[Texto dado]

La legitimidad apenas despierta en las masas un sentimiento de piedad; la realeza de julio, una añoranza. ¿Qué importa que las dos dinastías, al fin reconciliadas, se fusionen o no? Ambas no han tenido y no pueden tener para el país más que una sola e igual significación: la monarquía constitucional. Ahora bien: conocemos sobradamente esta monarquía constitucional. La hemos visto actuando y la hemos podido juzgar. Fue una obra de transición de la que se hubiese podido esperar más, pero cuya ruina provino de sí misma. La monarquía constitucional se ha acabado; la prueba está en que carecemos hoy de lo necesario para restablecerla, y, en el caso imposible de que lo lográsemos, se derrumbaría de nuevo, si no por otra cosa, por su propia impotencia.

[/Texto dado]

→ **Qué hacer**:
1) Enumera, en el orden en que aparecen, todas las formas verbales en pretérito perfecto compuesto del texto sobre la monarquía constitucional.
2) Retoma el texto sobre la monarquía constitucional a partir de su última oración y prolonga su argumento con un párrafo del mismo tono.

[Datos del ejercicio]

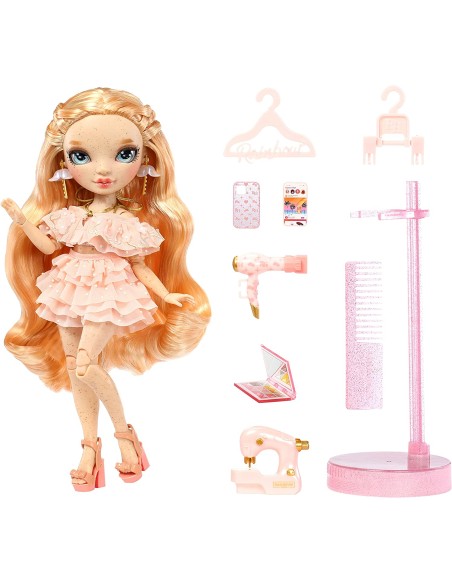 Rainbow High S23 Fashion Doll - SB (Light Pink)
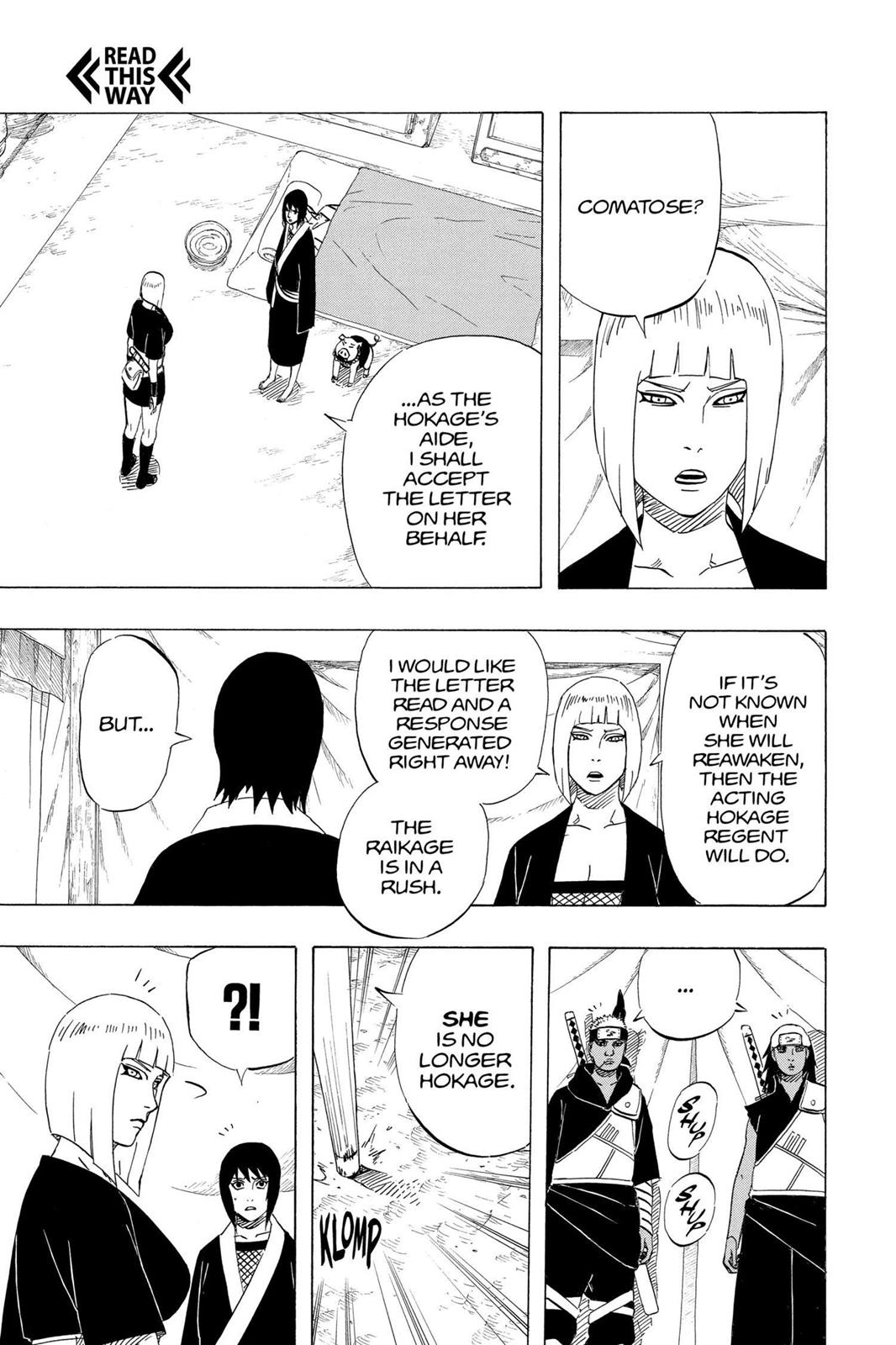 Naruto Chapter 451 — page 14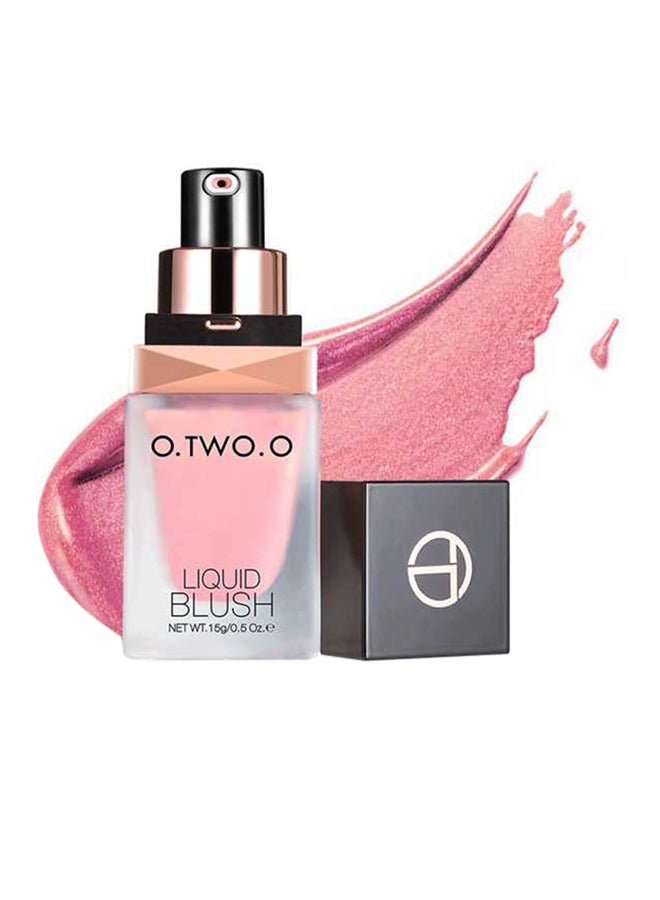 O.TWO.O Makeup Liquid Blusher #03 Pink  - Image 4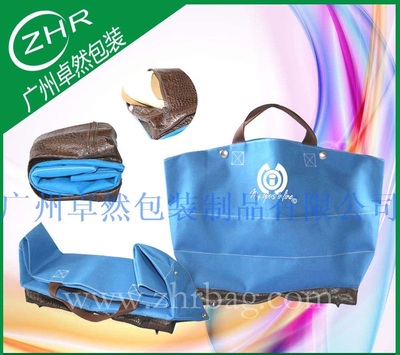 高档折叠牛津布购物袋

[/Datos del ejercicio]

→ **Respuestas por tarea**:
1) han tenido, hemos visto, hemos podido, ha acabado

2)
La monarquía constitucional es, en efecto, el reino de la burguesía, el gobierno del Tercer Estado. Ahora bien: la burguesía ha desaparecido y no existen materiales con que reconstruirla. En el fondo, la burguesía era una creación feudal, al igual que el clero y la nobleza. No tenía significación, y, por tanto, no podría recobrarla sino por la presencia de los dos primeros órdenes: la nobleza y el clero. Como sus hermanos mayores, la burguesía fue afectada por la Revolución de 1789; el establecimiento de la monarquía constitucional ha marcado su común transformación. En lugar de aquella burguesía monárquica, parlamentaria y censitaria, que absorbió los dos órdenes superiores y brilló un momento sobre sus ruinas, tenemos hoy en día la igualdad democrática y su manifestación legítima, el sufragio universal. ¡Tratad, dada esta situación, de rehacer la burguesía!...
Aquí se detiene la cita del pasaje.